PROBLEM TO SOLVE
Output, word for word, every line from the line with "Regarding the scene" through the final line of the data below.

RECORDS SHOWN
== == ==

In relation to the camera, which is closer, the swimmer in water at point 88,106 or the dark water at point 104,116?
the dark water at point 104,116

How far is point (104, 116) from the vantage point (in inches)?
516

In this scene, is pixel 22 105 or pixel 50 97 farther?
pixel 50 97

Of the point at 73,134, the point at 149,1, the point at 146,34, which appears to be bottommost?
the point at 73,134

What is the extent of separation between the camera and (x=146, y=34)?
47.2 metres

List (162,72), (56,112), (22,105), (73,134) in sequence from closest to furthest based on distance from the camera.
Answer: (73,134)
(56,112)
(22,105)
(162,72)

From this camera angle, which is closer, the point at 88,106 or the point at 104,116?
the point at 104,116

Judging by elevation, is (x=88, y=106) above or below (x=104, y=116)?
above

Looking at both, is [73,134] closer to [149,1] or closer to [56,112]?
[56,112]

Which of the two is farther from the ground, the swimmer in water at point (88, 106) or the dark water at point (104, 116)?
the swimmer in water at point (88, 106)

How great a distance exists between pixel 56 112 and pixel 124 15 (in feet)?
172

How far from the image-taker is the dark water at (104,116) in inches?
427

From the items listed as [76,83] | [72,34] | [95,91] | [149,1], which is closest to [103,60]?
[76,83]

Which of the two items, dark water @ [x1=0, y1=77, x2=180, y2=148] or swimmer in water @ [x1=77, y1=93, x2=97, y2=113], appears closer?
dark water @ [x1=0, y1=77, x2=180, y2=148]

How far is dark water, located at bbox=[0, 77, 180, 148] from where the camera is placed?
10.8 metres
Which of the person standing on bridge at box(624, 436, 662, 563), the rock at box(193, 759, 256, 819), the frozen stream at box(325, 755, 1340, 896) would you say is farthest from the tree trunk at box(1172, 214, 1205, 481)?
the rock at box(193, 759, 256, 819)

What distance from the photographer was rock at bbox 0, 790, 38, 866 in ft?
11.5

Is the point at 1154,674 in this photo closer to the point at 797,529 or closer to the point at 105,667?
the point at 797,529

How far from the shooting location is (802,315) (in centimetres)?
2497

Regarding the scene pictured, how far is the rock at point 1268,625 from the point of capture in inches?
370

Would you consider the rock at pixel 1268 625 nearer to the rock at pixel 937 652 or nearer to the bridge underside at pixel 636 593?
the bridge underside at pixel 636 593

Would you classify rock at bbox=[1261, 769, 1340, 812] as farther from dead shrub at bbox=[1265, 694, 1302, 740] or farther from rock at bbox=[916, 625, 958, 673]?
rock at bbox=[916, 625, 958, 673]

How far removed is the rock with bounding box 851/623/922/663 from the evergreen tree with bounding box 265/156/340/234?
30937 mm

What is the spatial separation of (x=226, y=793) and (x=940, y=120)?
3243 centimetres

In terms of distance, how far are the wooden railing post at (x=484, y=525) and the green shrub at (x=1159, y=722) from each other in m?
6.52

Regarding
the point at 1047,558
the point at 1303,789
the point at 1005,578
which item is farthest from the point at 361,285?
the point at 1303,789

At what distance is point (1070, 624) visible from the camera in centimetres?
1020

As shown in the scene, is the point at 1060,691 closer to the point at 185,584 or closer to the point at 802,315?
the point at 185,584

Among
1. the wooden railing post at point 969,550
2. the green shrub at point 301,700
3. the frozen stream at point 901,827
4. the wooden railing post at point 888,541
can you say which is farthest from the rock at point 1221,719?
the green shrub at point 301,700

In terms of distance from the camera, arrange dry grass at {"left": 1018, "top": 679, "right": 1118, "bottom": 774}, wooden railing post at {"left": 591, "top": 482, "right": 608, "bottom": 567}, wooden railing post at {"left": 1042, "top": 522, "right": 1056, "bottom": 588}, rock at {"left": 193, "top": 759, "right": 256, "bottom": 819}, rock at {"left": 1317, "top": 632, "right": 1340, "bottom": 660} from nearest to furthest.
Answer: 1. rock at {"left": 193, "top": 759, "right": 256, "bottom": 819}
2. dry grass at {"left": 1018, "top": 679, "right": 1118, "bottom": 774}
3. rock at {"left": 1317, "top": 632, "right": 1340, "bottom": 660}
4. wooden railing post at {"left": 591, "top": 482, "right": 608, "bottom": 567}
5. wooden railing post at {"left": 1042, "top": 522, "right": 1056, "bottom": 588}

== == ==

WRITTEN ANSWER
Regarding the scene pictured, how far is the rock at point 1268,625 from the point of capture in inches?
370

Would you consider the rock at pixel 1268 625 nearer to the rock at pixel 937 652 or nearer to the bridge underside at pixel 636 593?
the bridge underside at pixel 636 593

Would you classify rock at bbox=[1261, 769, 1340, 812] as farther from dead shrub at bbox=[1265, 694, 1302, 740] or farther from rock at bbox=[916, 625, 958, 673]?
rock at bbox=[916, 625, 958, 673]

How far removed is the rock with bounding box 851/623/922/663 from the evergreen tree with bounding box 265/156/340/234?
30937 mm

What is the spatial separation of (x=226, y=793) and (x=940, y=120)?
3243 centimetres

In terms of distance, how far are the wooden railing post at (x=484, y=525) and the green shrub at (x=1159, y=722) from each other in m?
6.52

Regarding
the point at 1047,558
the point at 1303,789
the point at 1005,578
which item is farthest from the point at 361,285?
the point at 1303,789

At what distance is point (1070, 624) visible from the camera in centimetres?
1020

As shown in the scene, is the point at 1060,691 closer to the point at 185,584 or closer to the point at 802,315?
the point at 185,584

Among
1. the wooden railing post at point 969,550
2. the green shrub at point 301,700
3. the frozen stream at point 901,827
4. the wooden railing post at point 888,541
can you say which is farthest from the rock at point 1221,719?
the green shrub at point 301,700

In terms of distance from the camera, arrange dry grass at {"left": 1018, "top": 679, "right": 1118, "bottom": 774}, wooden railing post at {"left": 591, "top": 482, "right": 608, "bottom": 567}, wooden railing post at {"left": 1042, "top": 522, "right": 1056, "bottom": 588}, rock at {"left": 193, "top": 759, "right": 256, "bottom": 819}, rock at {"left": 1317, "top": 632, "right": 1340, "bottom": 660} from nearest to furthest.
Answer: 1. rock at {"left": 193, "top": 759, "right": 256, "bottom": 819}
2. dry grass at {"left": 1018, "top": 679, "right": 1118, "bottom": 774}
3. rock at {"left": 1317, "top": 632, "right": 1340, "bottom": 660}
4. wooden railing post at {"left": 591, "top": 482, "right": 608, "bottom": 567}
5. wooden railing post at {"left": 1042, "top": 522, "right": 1056, "bottom": 588}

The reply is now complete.